From the discussion of Spectravideo and MSX hardware below, write out word for word the passage starting with "NYYRIKKI, why do" and going on through "buggy. It's unusable.".

> _Document section_:
══════════════════════════════
It would be very interesting to produce a clone of the SVI-709. This Network Interface seems evolved for the time. It allows us to network several MSXs and probably PCs too until 10Mbit. Circuit diagram is not in service manual of the SVI-728.
You forget one important thing: Spectravideo has released SVI-609, 709 and 809 at the same time. It is clearly a SVI/MSX concept. It would be different if they had released only the 609 and the 809, it would have been a full SVI concept, even if a MSX fan would have created the MSX interface later.
Can Nyyrikki give his opinion about that?
My information on the subject is pretty much non existing... I do own SVI-605B (without HDD) and SVI-709, but other than that I'm not much of help... Out of curiosity I did take a quick peek inside 709 software and it seems to include modified version of MSX disk ROM to communicate over network... so in that sense it looks like pretty well implemented MSX integration...
Personally what I'm ie. dying to know, how on earth SVI-328 can boot anything from HDD??? On MSX this is not a problem, but 328 has no similar concept of booting from external ROM in expansion slot... (only from Game-port, but that on the other hand has no hardware extension functionality) You CAN make it boot from rear slot (as it is done with Colecovision and MSX adapters), but then at the same time you disable major parts of functionality of internal memory management in HW level that makes the computer totally crippled on my mind... So this HDD concept really bugs me... Floppy is a different thing as there is HW controlling boot code in SVI BIOS ROM, but AFAIK there is no similar for HDD.
I know that I'm not helping at all... I just say that there are still quite some mysteries to be solved. Spectravideo did all kind of tricks they could ever come up with, but those were not made in any structured, logical or well documented way... For them MSX was just a natural path somewhere in their quest, but their quest did not start from MSX or end to it although they clearly left their mark to MSX history.
NYYRIKKI, why do you have removed the SVI-105M from this page while keeping there the SVI-105? https://www.msx.org/wiki/Touchpad
The wiki says Sony_HBI-55 is emulated. I tryed it on OpenMSX 0.15. I seems very buggy. It's unusable.
https://www.msx.org/wiki/Sony_HBI-55
In addition, this Data cartridge cannot be sold with the Sony HB-55 because this computer doesn't have enough memory to run it. I even think that it was not even sold with the HB-75 series. If so, I think it was optional only.
══════════════════════════════
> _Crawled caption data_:

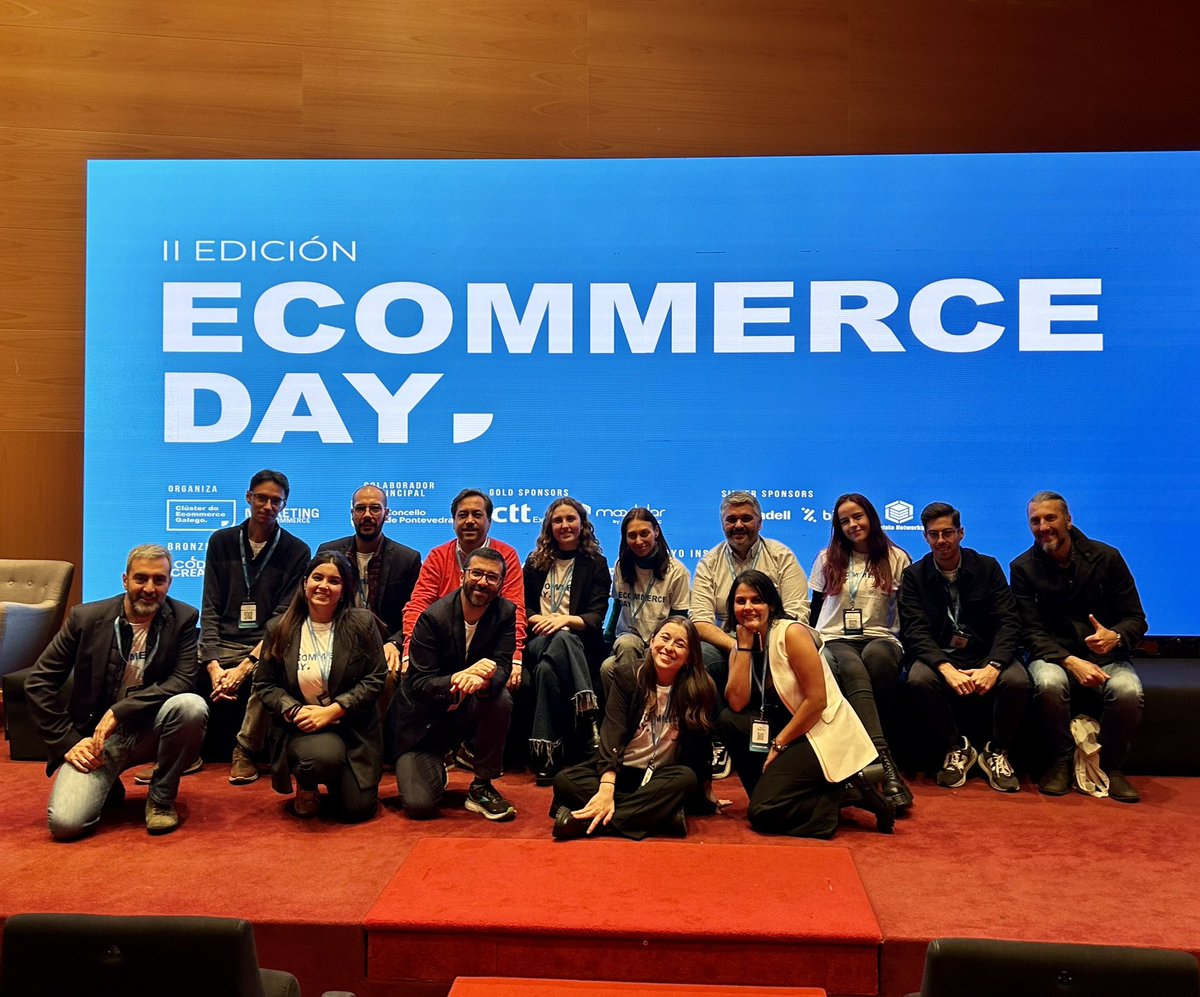 rubenbaston's tweet photo. E alá foi o #EcommerceDay. Non me dá para máis, hoxe. Foto de equipazo de organización. Orgullosísimo 💪💪💪 https://t.co/7cEGmkU7U3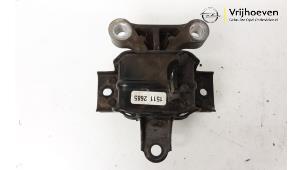 Gebruikte Motorrubber Opel Karl 1.0 12V Prijs € 25,00 Margeregeling aangeboden door Autodemontage Vrijhoeven B.V.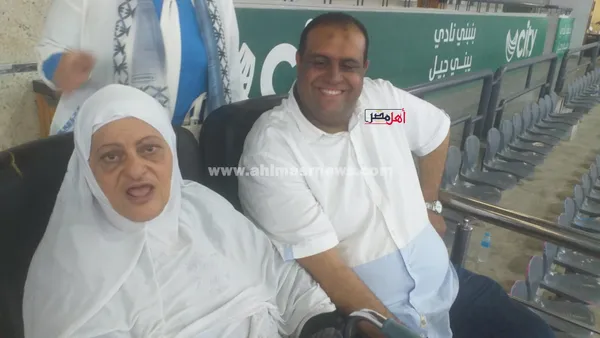 الحاجة نجدة، ونجلها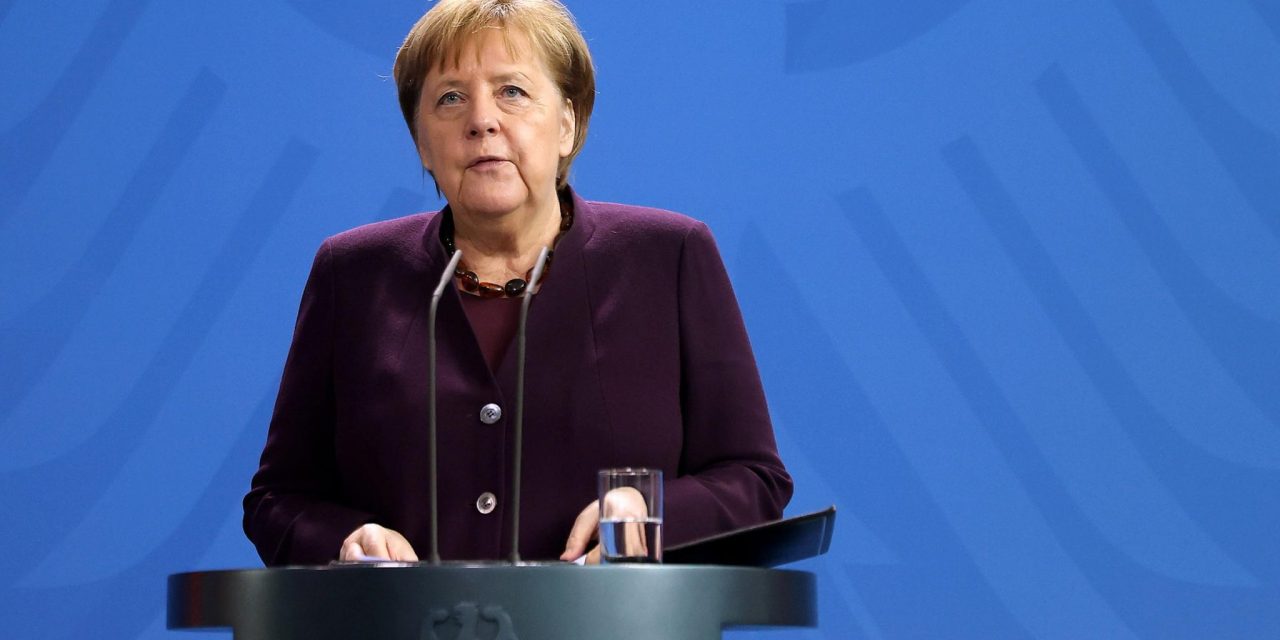 Merkel: Rasszizmus és gyűlölet mérgezi a német társadalmat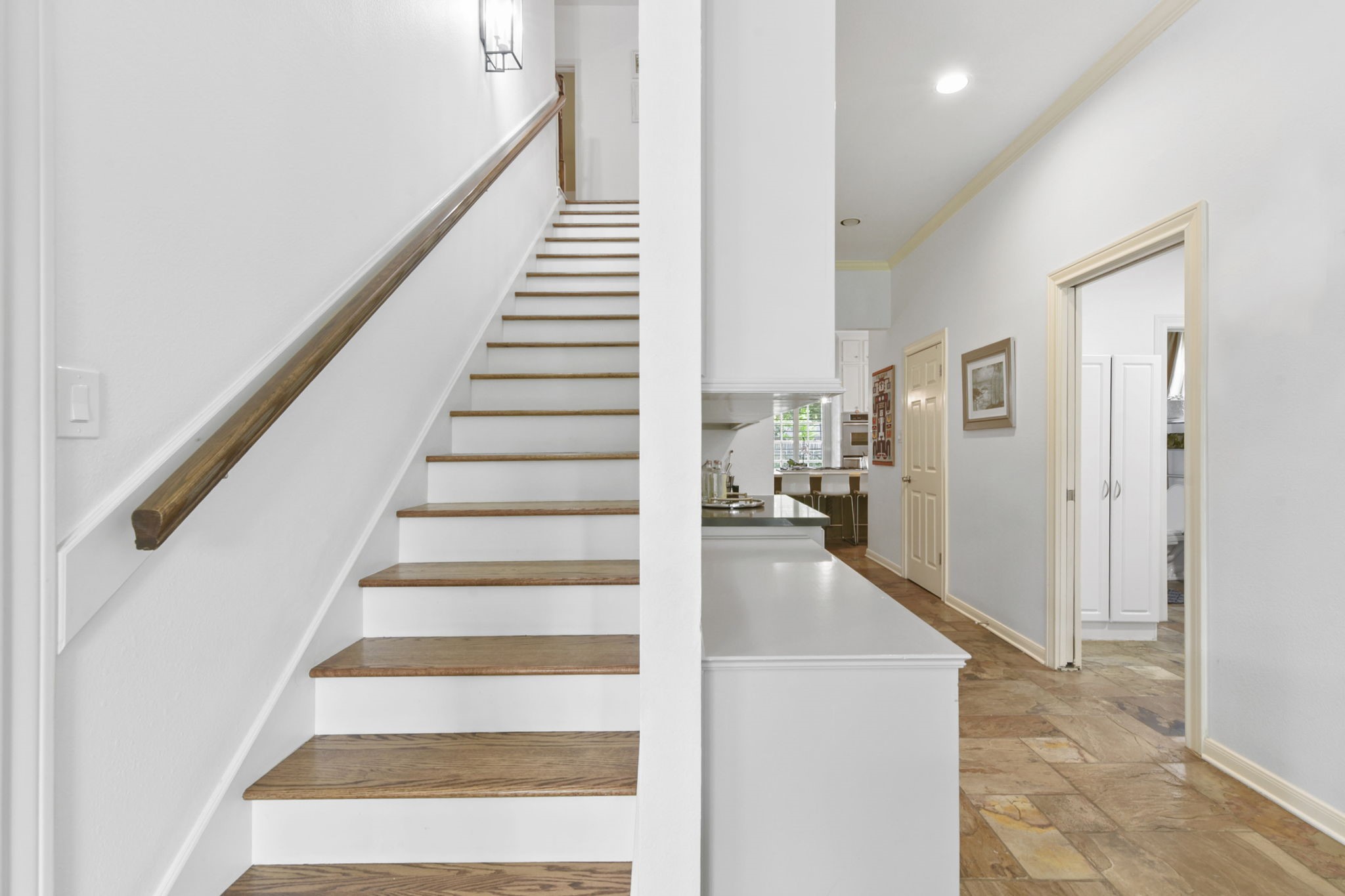 903 Echo Lane , Houston, TX, 77024 | 33379604 | Realty Texas LLC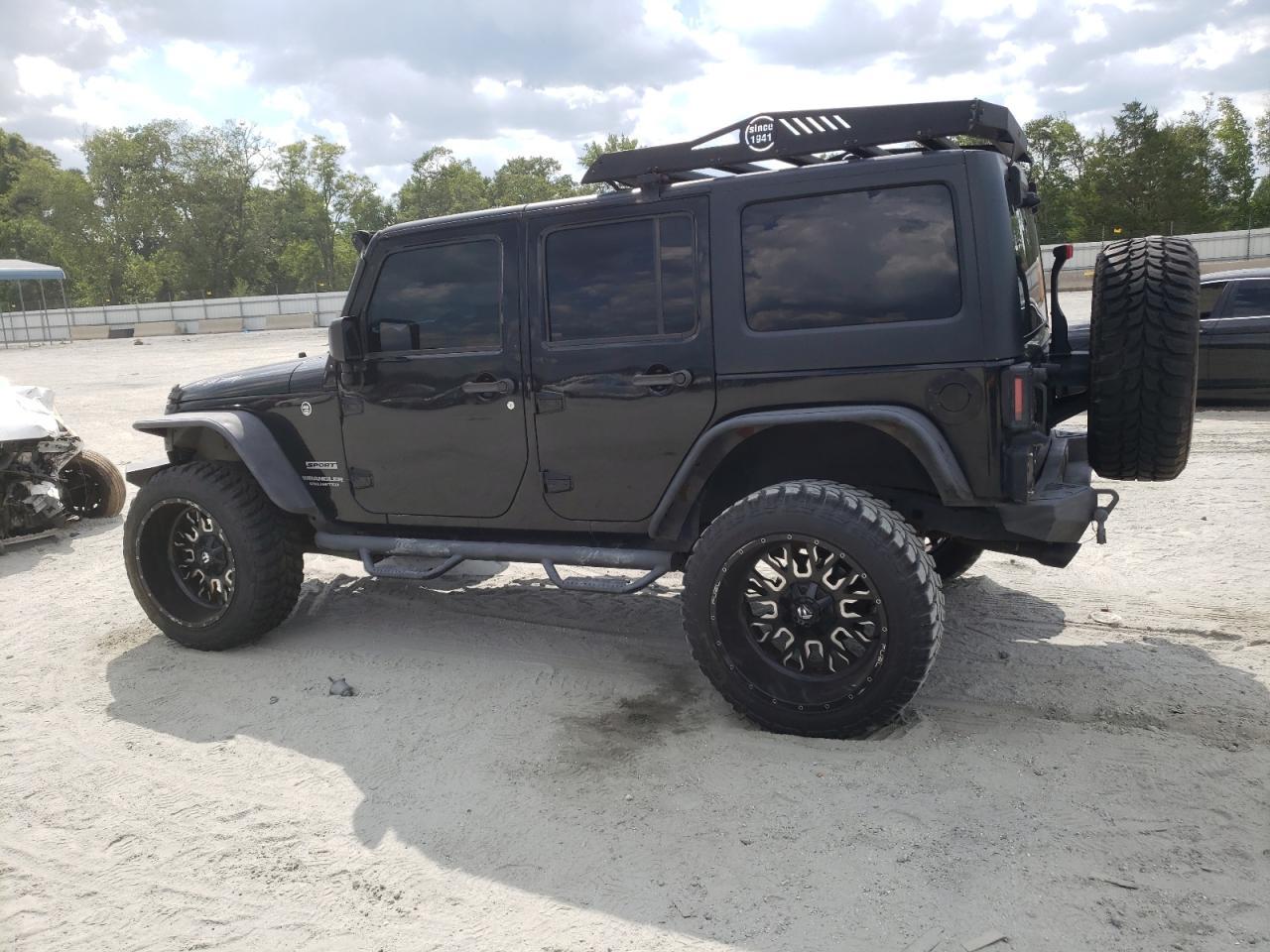 2017 Jeep Wrangler Unlimited Sport - Фото 2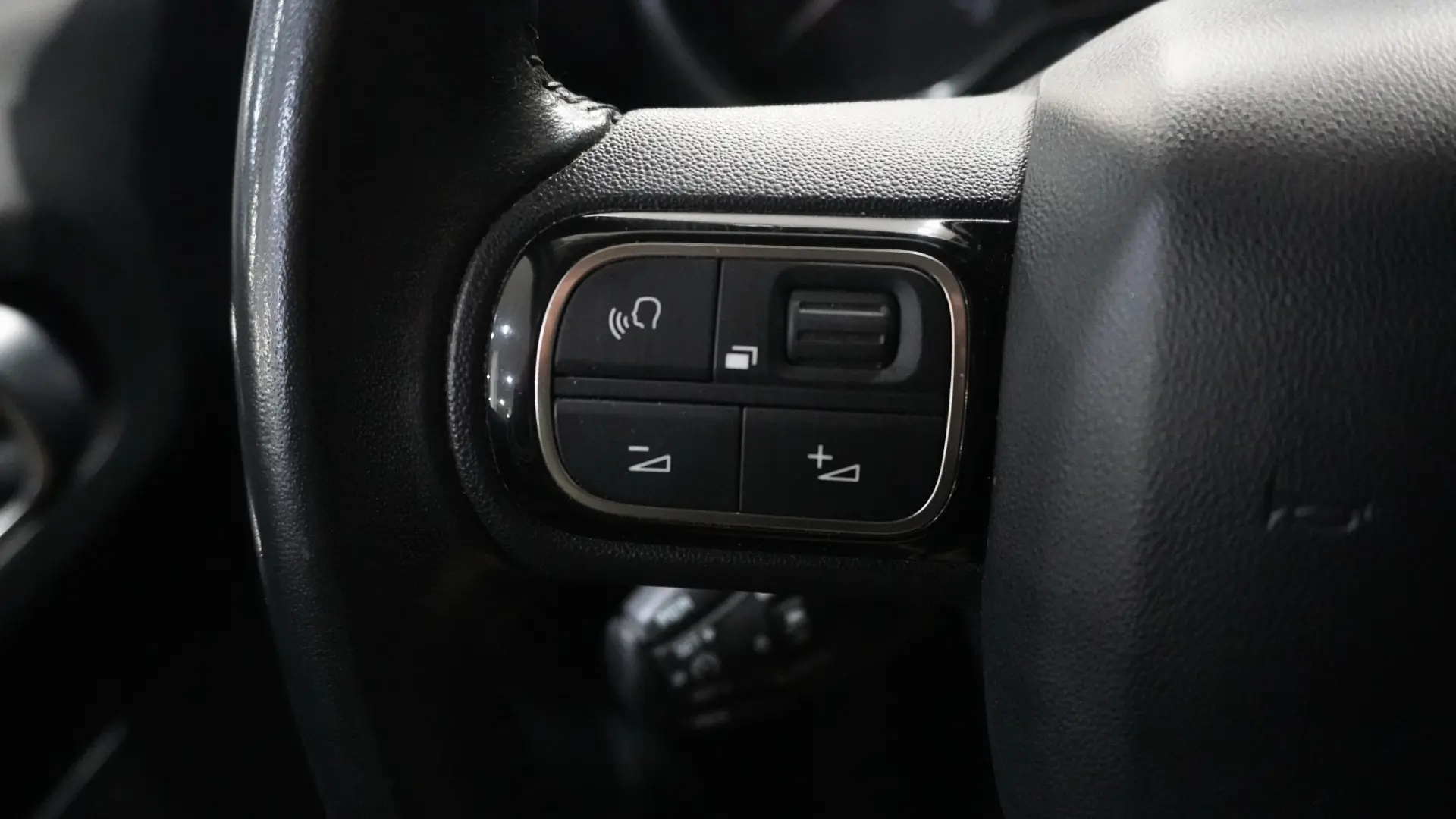 Citroën C3 Aircross 1.2 PureTech Shine 28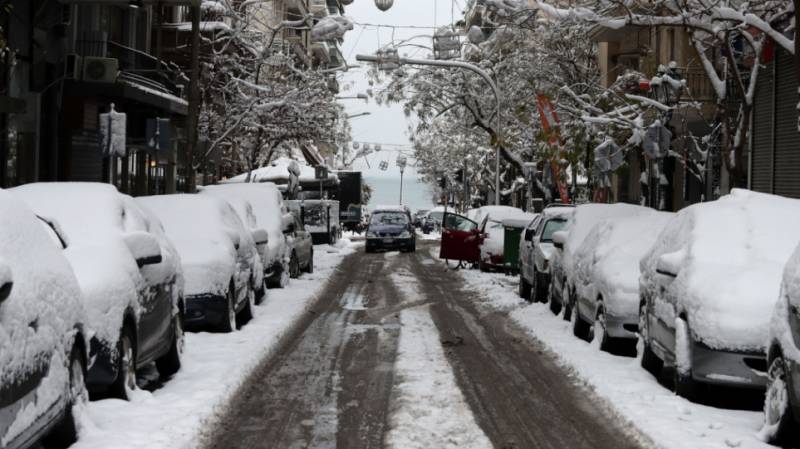 Νέα ψυχρή «εισβολή»: Ο «Τηλέμαχος» φέρνει χιόνια ακόμα και στην Αθήνα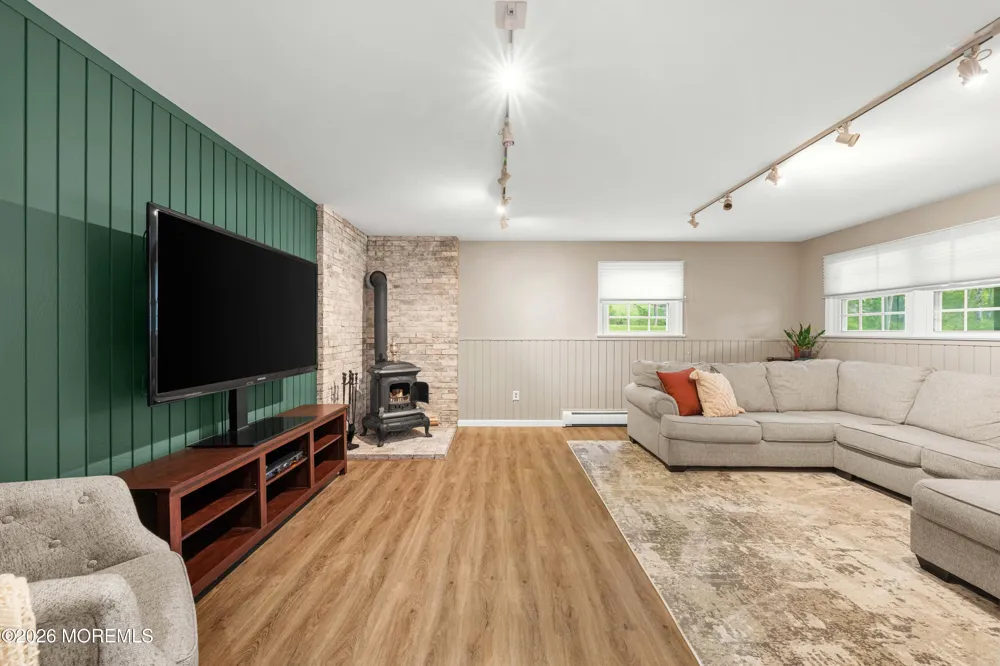 97 Beacon Hill Road Califon, NJ 07830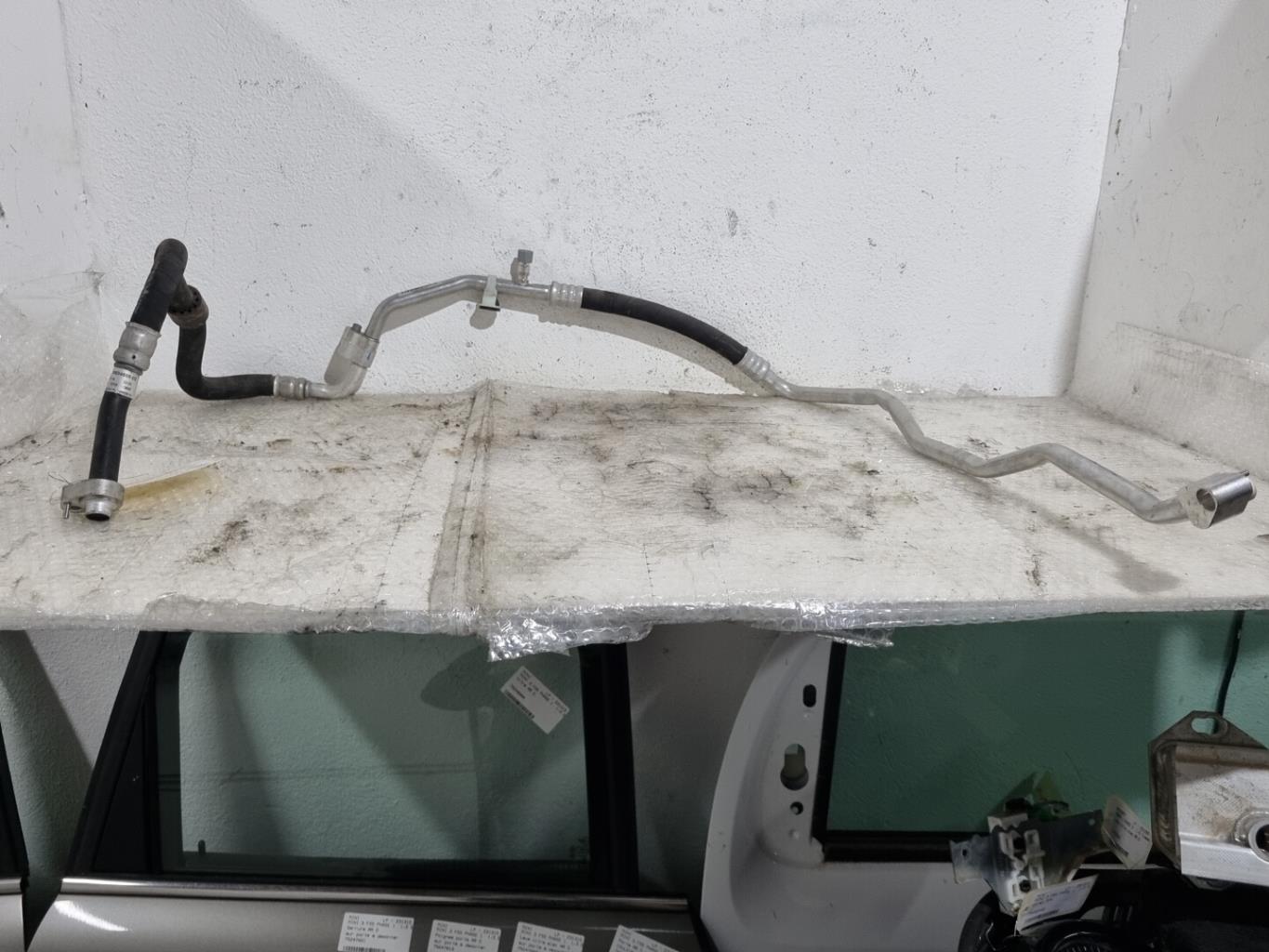 Tuyau de climatisation MINI MINI 3 F55 PHASE 1 Essence - 1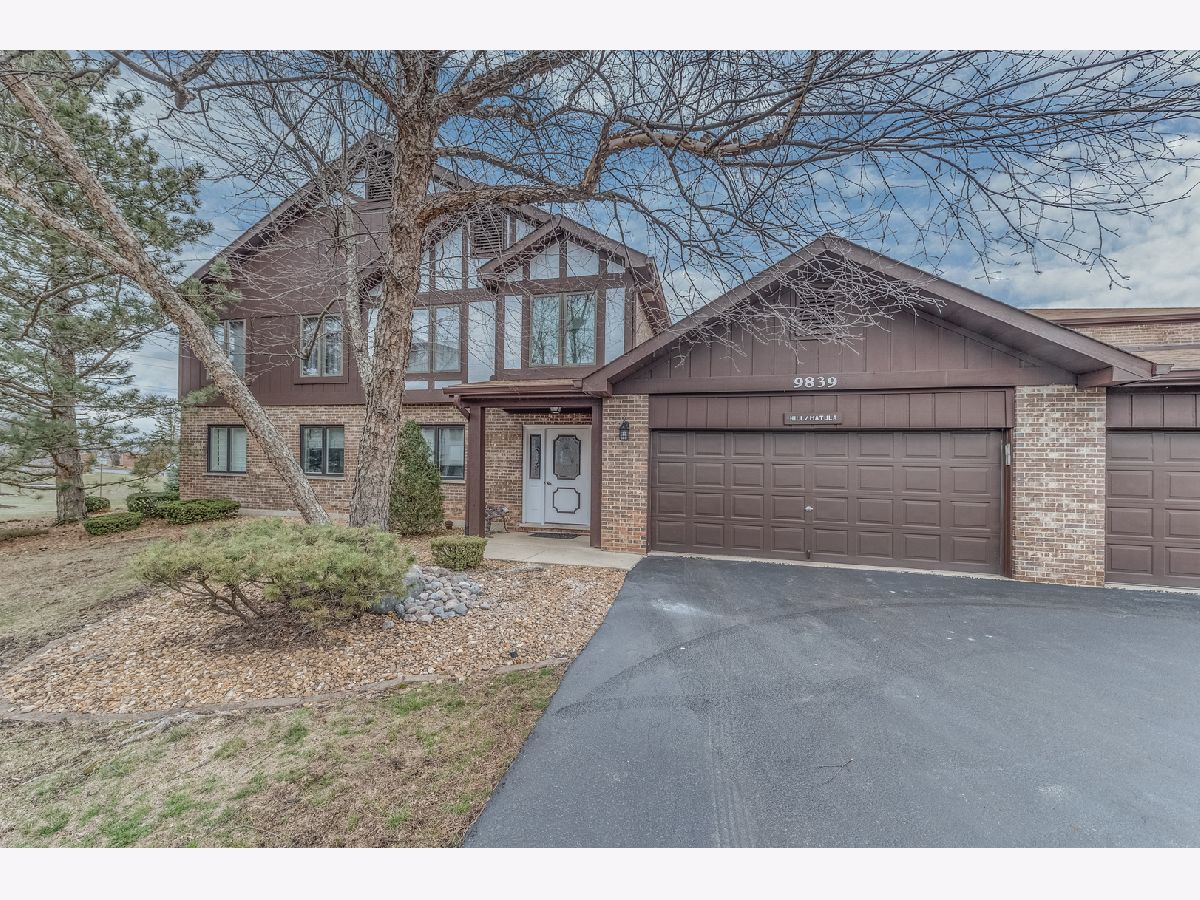 Condominiums Sold Lake Maria Palos Park Illinois, 9839 Terrace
══════════════════════════════
> _Written solution_:
NYYRIKKI, why do you have removed the SVI-105M from this page while keeping there the SVI-105? https://www.msx.org/wiki/Touchpad
The wiki says Sony_HBI-55 is emulated. I tryed it on OpenMSX 0.15. I seems very buggy. It's unusable.